Answer these from the forum thread on fantasy names, numbering your answers to match.
1. What replacement for "Dip" does SeverinR propose?
2. What is the name of the new god Androxine Vortex says was made?
3. According to Saigonnus, what did the early form of Christianity use to make conversion more palatable to ordinary people?

_Excerpted text_.
++++++
Yes I do understand that Exthellion does sound like the LOTR character. I assure you it is unintentional. I made a thread awhile ago asking if the members here thought it would be a problem. Most of them said no because that character was barely mentioned and wasn't a major part of the story.

I was actually thinking of including a pronunciation glossary. I don't think that my names are difficult to pronounce and hard on the eye as are a lot of fantasy names, it's just that they are easy to mispronounce.

I know that Exthellion isn't really a Greek sounding name but I kind of like it. What kind of origin do you think it resembles? maybe I can sort of mingle the two together?

EDIT: I'm not trying to go far a 100% historically accurate Greek sound. Just going for something that can sort of get the image across.


----------



## SeverinR (Nov 5, 2012)

The concern of Dip, would be:
Dippy:mad or foolish
Dipstick: a common put down on Dukes of Hazard, possibly of the south?

Changing it to DY, would keep the Greek sound and not be percieved by some as a put down.

This bank gave a radio show a few laughs and some bleeps when the wrong pronunciation is used: Fukuoka Bank (fu ku oka bank) fu not fa. In Japan, I doubt this would be a problem.


----------



## Androxine Vortex (Nov 5, 2012)

Thanks guys for the advise. But what sort of language/origin do you think the name "Exthellion" resembles? I think I might make a blend between whatever it is like and Greek. 

Oh and I also made a new God named Acazeus


----------



## WyrdMystic (Nov 5, 2012)

Exthellion to me sounds latiny greeky. Excellion was an autobot. Azazeus sounds demonic. Don't worry too much about the origins though, if they sound right and feel right....plow ahead.


----------



## Saigonnus (Nov 6, 2012)

Exthellion sounds like latin to me too... and it isn't a far stretch of the imagination to have a culture "borrow" religious rites or even gods from other places. Perhaps long ago pilgrims came from a distant land and brought it with them. As the years passed, more people took the god as their own and eventually it would become part of the pantheon even if not devised by the people living in the kingdom. 

The early form of christianity used alot of pagan symbols and rituals to make conversion to their religion more palatable to the ordinary people; who based alot of the trappings of their "religion" on things like the summer solstice, winter equinox, lunar/celestial events and what not.


----------
++++++
_Data extract_.
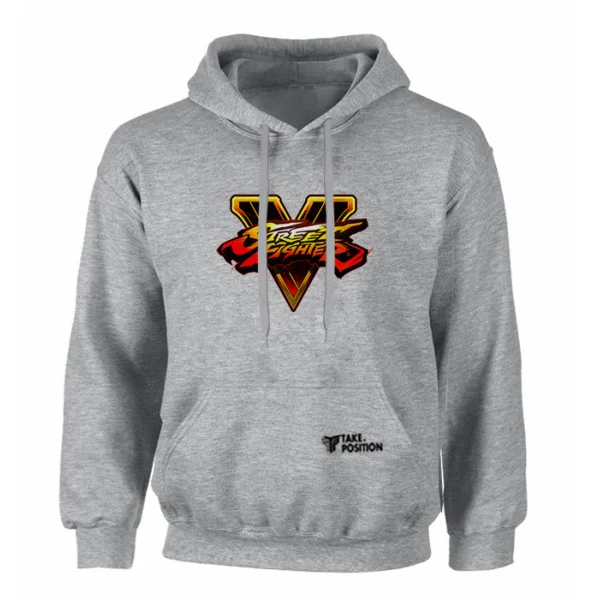 Φωτογραφία προϊόντος: Takeposition Classic Παιδική φούτερ με κουκούλα Street fighter V Logo, Γκρι, 811-4746-07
++++++
_Exercise answer_.
1. DY
2. Acazeus
3. A lot of pagan symbols and rituals